Document section =>
>> start

Why then does it matter to have a conversation about Patrick Brewer being on the Ace-spectrum even when canonically he may not be? In the bigger sense, because in the absence of more canonically Ace characters, interpreting others as Ace is important.

This is historically a thing we do as Queer folks anyway. Before you could say gay on TV, or be gay on TV we would find Queer-coded characters. Or in books, find characters who were clearly supposed to be Queer but couldn’t be written as outright Queer. As a group, it’s what we’ve done scraped around until we find a crumb of who we are and hung onto it. Today there are more gay/bi characters on tv and film and in books and that’s amazing. I don’t want to take away one single character from that representation, we are owed after all. But we still don’t have Ace representation, so as Ace folks we’re still scraping around. So if reading Patrick Brewer as Demisexual, gives us a scrap of representation, then we should- representation matters. As does silencing members of the LGBTQIA+ community. Asexuals put the A in LGBTQIA+ after all and they’re all too often silenced as a group. This conversation also brings up important ones about fetishisation in fan spaces of queer characters. But it also is an important conversation about having people have the representation that matters.

It’s important to note too, that reading Patrick Brewer as Demi, doesn’t take away from a) the broader representation he offers as a character b) doesn’t actually detract from his gayness either.

So to take a) first. Us reading Patrick as Demi doesn’t detract from him being an important representation of gay men on TV. He is still the Patrick Brewer on TV who married a man on one of the most successful Canadian comedy dramas of all time. He’s still the Patrick Brewer who offers hope to people coming out in later life. He’s still the Patrick Brewer who sang that song and gave us all a new gay anthem. He’s still the Patrick Brewer who loved David Rose.

>> end

Records provided =>
>> start

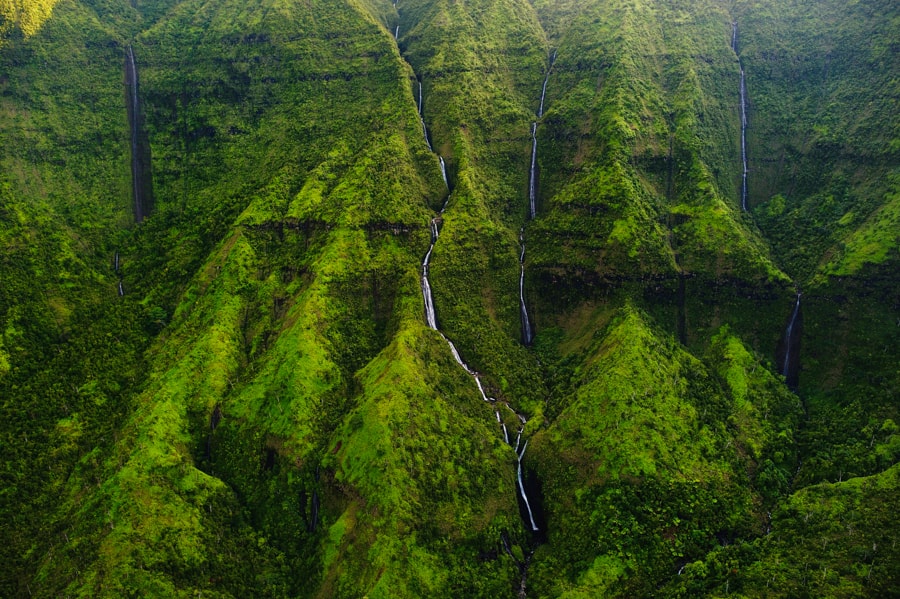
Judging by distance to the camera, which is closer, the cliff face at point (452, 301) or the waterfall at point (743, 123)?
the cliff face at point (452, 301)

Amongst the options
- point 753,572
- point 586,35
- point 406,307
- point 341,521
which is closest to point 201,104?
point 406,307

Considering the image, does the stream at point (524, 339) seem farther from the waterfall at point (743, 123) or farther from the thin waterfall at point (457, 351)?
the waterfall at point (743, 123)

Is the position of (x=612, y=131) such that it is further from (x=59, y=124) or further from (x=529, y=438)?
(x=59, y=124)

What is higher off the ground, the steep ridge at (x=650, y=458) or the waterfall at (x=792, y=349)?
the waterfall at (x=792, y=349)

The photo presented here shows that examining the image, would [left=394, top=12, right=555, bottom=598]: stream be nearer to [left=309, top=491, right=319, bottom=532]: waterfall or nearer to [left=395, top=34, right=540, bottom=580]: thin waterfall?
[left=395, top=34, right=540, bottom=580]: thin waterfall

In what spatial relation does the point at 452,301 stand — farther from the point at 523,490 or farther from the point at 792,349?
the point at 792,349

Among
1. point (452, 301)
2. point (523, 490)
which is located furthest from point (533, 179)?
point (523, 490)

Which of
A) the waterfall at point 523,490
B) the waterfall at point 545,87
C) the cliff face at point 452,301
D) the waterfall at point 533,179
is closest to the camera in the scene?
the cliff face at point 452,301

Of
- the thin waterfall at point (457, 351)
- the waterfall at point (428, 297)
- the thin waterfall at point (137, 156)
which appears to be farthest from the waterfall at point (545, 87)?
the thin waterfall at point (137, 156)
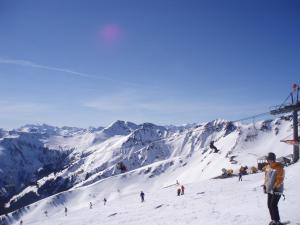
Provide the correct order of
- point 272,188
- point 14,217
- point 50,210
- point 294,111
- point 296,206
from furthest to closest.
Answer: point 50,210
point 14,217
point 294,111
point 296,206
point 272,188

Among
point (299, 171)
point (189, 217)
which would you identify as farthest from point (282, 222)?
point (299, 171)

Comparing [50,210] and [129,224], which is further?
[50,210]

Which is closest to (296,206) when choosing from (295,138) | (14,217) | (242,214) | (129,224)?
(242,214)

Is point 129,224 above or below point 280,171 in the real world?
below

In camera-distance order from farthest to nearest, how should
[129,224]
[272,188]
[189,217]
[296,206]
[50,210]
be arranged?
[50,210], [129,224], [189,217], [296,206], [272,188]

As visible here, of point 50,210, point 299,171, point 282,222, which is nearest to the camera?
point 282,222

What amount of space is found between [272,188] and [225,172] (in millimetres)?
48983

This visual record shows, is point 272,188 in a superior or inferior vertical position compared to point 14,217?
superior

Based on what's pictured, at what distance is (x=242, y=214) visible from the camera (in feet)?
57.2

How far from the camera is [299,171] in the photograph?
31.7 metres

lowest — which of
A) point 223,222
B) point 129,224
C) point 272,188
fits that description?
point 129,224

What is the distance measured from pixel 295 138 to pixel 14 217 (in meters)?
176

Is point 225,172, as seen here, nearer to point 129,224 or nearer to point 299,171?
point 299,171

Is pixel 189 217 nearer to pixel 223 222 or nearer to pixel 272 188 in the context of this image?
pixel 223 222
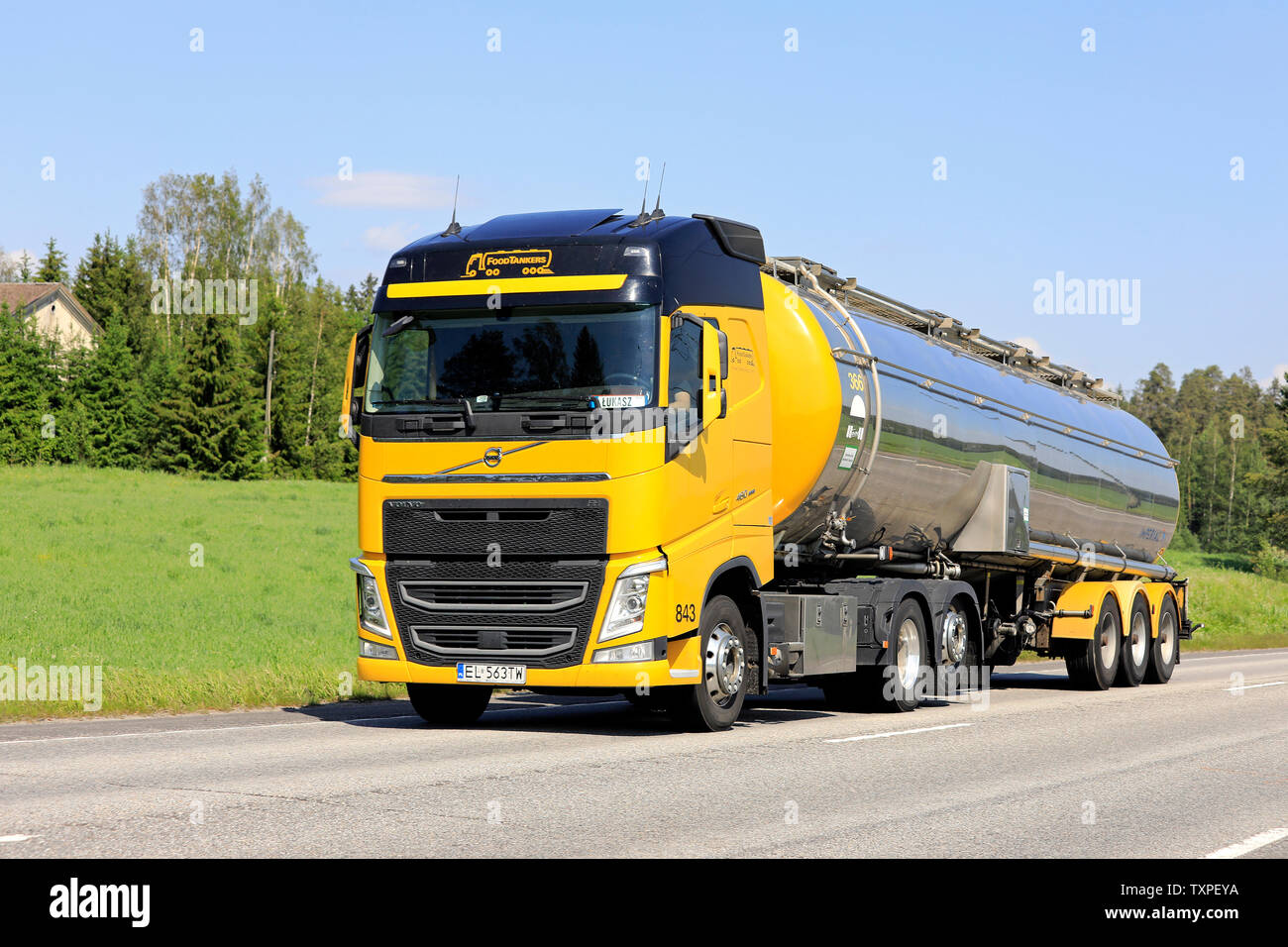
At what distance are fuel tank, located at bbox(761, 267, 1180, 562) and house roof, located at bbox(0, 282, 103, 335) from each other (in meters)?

>> end
>> start

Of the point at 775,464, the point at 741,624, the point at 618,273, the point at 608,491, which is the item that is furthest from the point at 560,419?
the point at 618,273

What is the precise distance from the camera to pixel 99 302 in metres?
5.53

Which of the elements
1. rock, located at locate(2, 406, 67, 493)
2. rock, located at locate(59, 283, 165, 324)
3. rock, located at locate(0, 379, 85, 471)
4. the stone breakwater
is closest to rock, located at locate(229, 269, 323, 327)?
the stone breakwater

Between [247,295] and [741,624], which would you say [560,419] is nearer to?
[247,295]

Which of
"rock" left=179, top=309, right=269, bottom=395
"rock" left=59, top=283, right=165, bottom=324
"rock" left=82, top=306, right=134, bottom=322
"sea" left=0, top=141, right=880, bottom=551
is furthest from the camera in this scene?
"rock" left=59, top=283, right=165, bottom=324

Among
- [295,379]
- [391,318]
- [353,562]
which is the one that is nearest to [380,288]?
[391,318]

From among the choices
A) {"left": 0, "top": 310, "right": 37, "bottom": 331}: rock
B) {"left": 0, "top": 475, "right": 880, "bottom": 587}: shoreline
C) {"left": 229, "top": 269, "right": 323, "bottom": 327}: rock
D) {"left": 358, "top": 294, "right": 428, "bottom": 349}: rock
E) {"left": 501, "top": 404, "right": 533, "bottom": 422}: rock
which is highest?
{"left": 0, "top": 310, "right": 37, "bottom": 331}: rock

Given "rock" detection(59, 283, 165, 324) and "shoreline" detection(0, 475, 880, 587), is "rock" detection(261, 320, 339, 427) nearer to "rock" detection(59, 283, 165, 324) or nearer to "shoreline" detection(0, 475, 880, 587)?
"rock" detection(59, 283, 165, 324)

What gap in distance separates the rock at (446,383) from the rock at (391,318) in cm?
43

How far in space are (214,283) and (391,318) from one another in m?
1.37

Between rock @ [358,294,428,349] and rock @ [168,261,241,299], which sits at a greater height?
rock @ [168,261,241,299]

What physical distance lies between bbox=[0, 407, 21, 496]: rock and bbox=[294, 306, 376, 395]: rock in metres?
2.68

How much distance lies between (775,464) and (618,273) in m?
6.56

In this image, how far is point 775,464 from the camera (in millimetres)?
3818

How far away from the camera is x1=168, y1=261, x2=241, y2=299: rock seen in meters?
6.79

>> end

Task statement => In the piece above about reading Patrick Brewer as asexual, why does the writer say it matters to discuss him as being on the Ace-spectrum even though he may not be canonically? Answer in one to three sentences.

Response => Because there are so few canonically Ace characters, interpreting other characters as Ace is important, and Ace people are still scraping around for representation. Queer people historically did the same thing by finding Queer-coded characters when they couldn't be shown openly. If reading Patrick Brewer as Demisexual gives Ace people a scrap of representation, it is worth doing, because representation matters.